TASK TO COMPLETE –
Find the line with "[volunteer wildlife ID]" in the records below. Copy it and every line after it, up to and including the line with "Label granularity: sequence-level.".

DATA SHOWN –

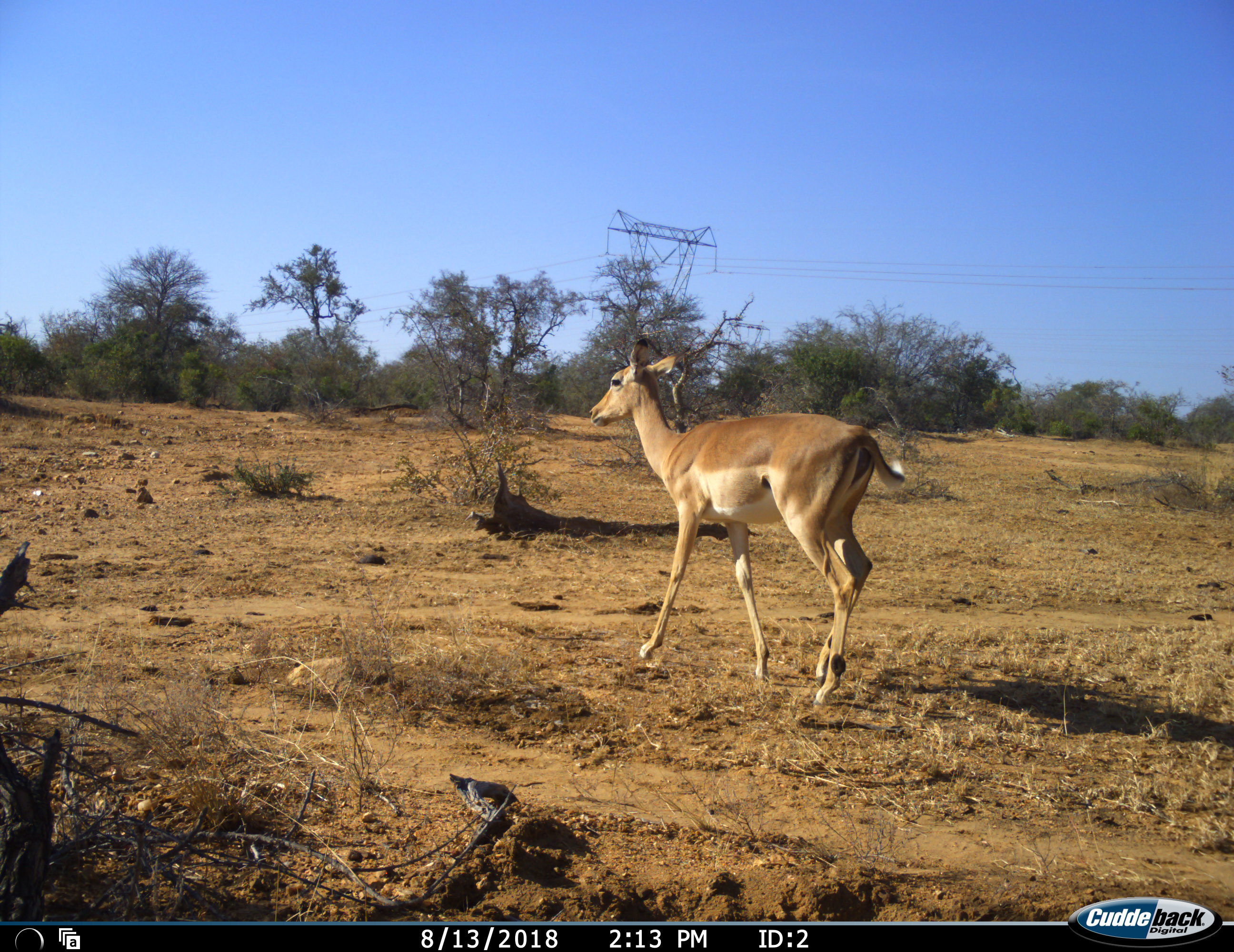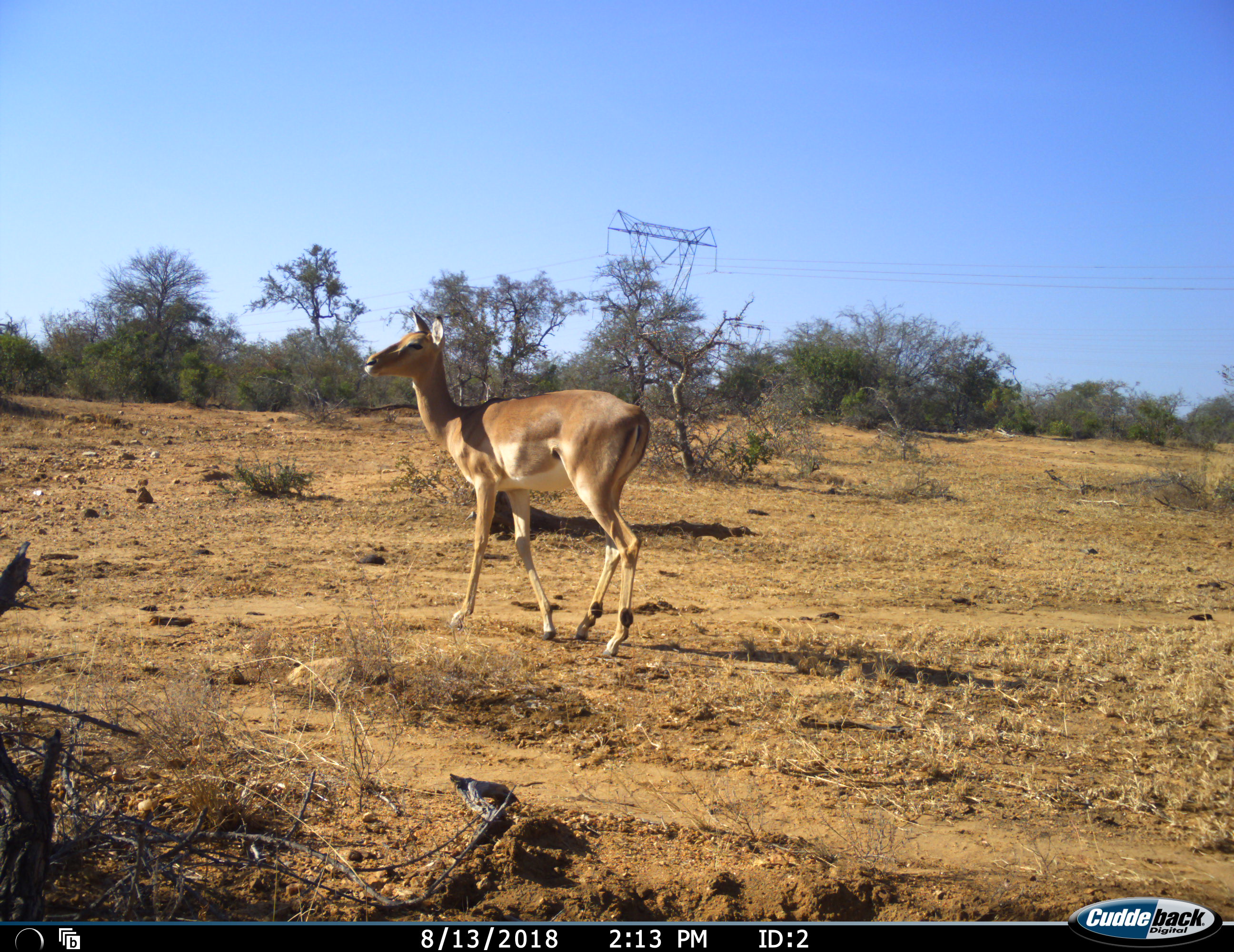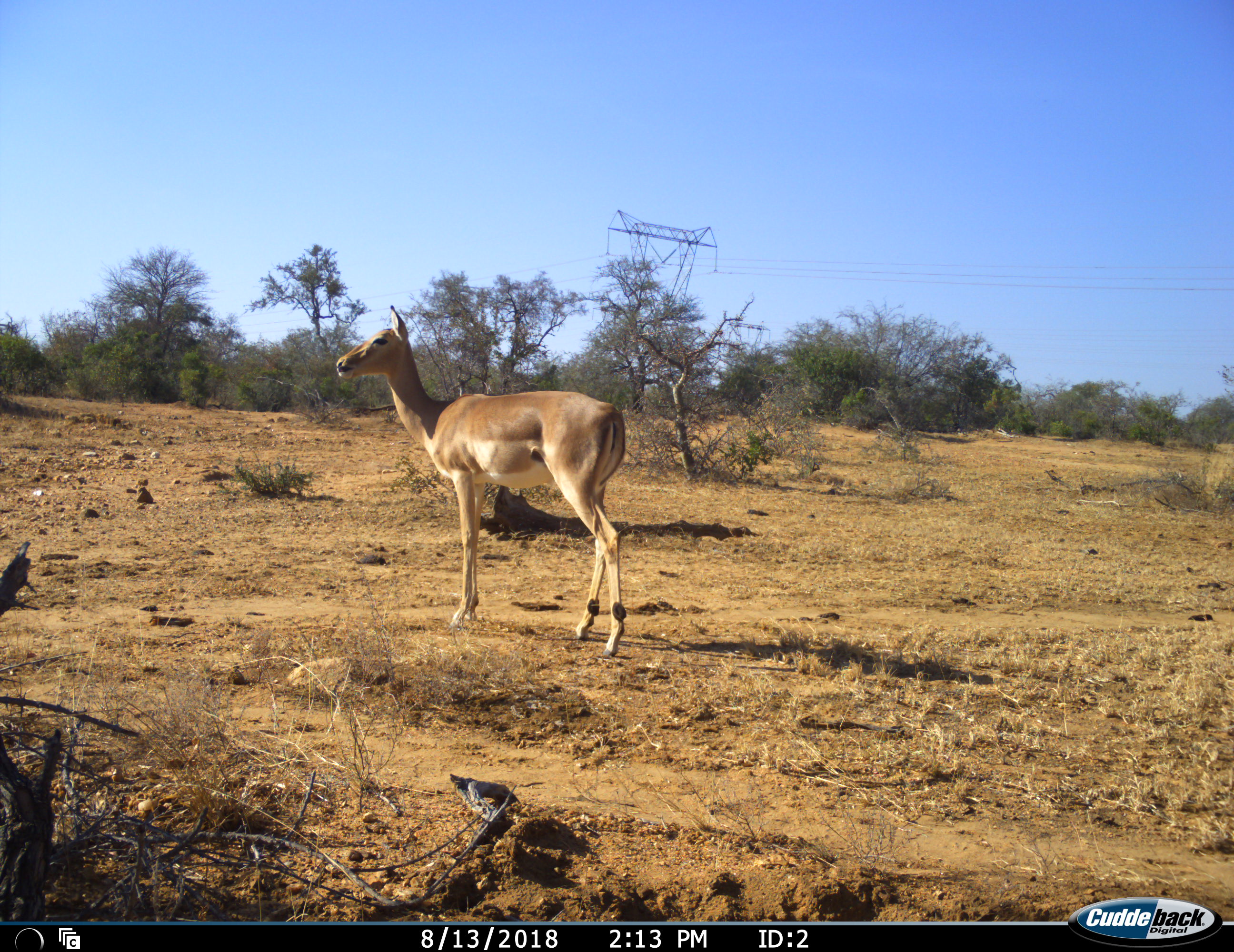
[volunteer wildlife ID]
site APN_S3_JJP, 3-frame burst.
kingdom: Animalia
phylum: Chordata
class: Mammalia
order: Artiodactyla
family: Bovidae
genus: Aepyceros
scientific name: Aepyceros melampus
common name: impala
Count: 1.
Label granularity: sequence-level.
* * *
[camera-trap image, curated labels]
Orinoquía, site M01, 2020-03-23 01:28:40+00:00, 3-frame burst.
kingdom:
...
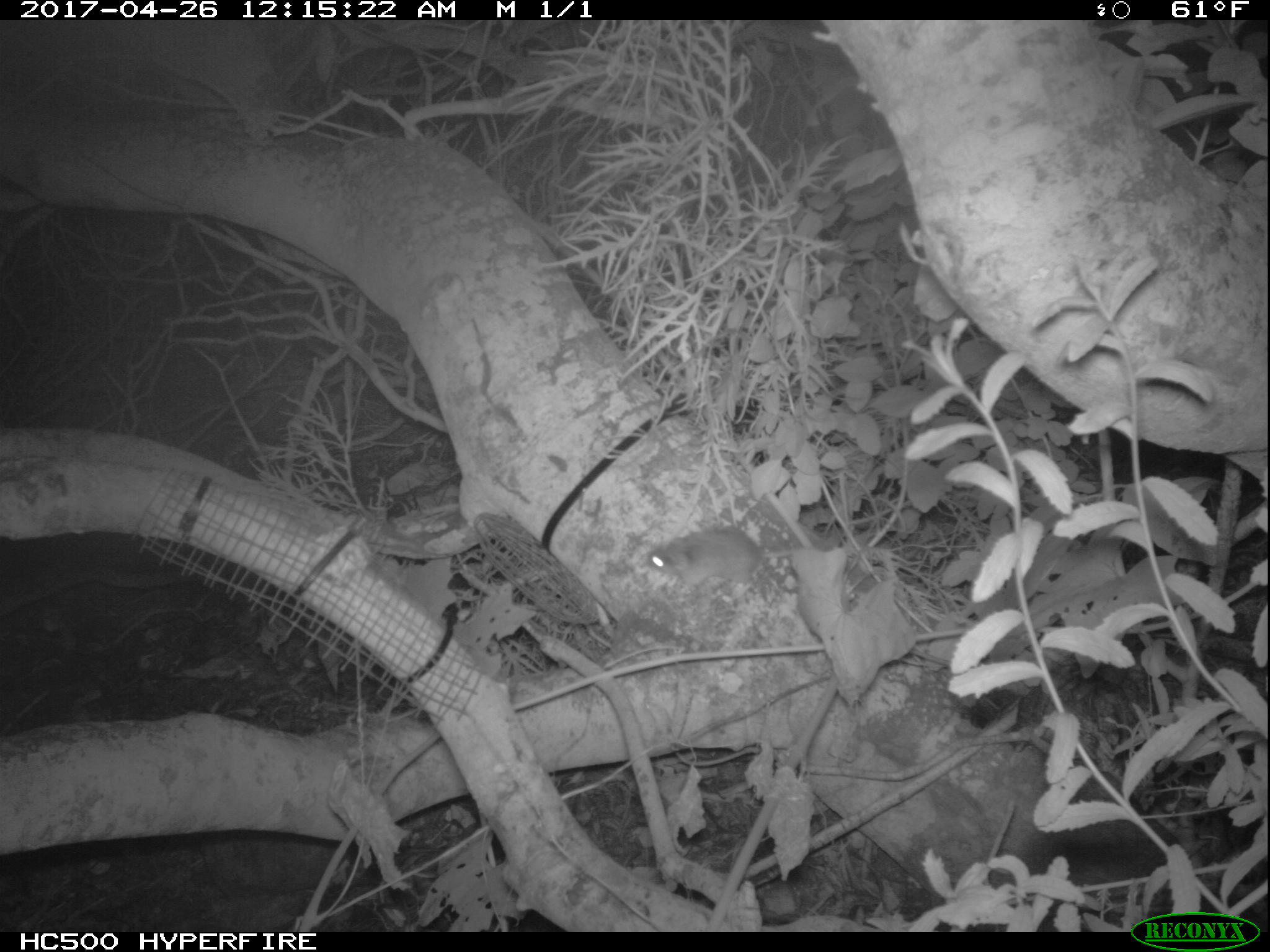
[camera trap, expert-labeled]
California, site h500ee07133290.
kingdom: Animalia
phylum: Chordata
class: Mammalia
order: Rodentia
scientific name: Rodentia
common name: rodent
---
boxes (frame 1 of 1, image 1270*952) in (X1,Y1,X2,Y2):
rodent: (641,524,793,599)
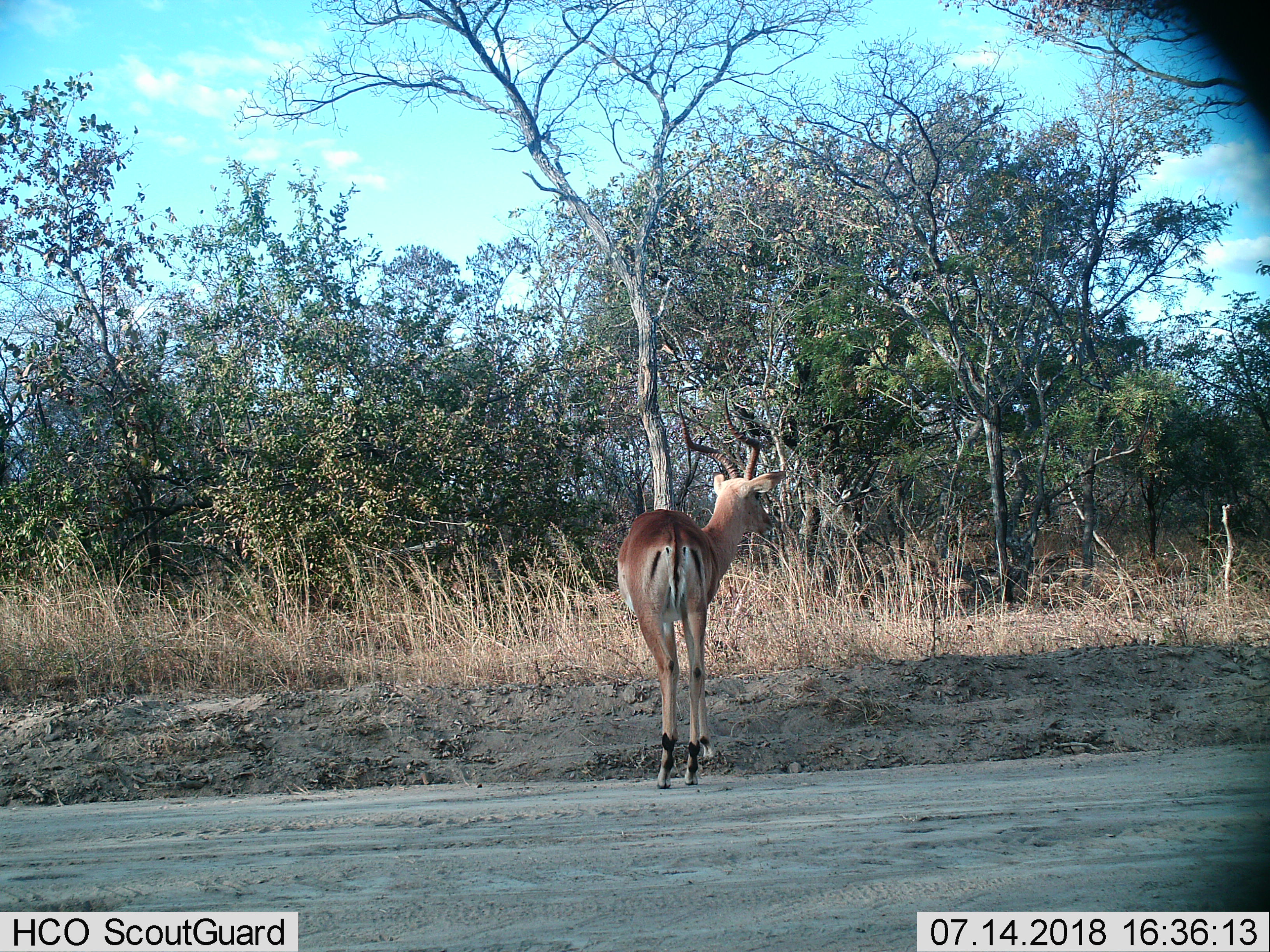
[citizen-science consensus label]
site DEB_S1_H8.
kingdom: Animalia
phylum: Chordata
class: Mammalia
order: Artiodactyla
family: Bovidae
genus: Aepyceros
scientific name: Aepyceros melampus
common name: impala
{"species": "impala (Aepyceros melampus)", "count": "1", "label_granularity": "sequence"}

PROBLEM SOLUTION –
[volunteer wildlife ID]
site APN_S3_JJP, 3-frame burst.
kingdom: Animalia
phylum: Chordata
class: Mammalia
order: Artiodactyla
family: Bovidae
genus: Aepyceros
scientific name: Aepyceros melampus
common name: impala
Count: 1.
Label granularity: sequence-level.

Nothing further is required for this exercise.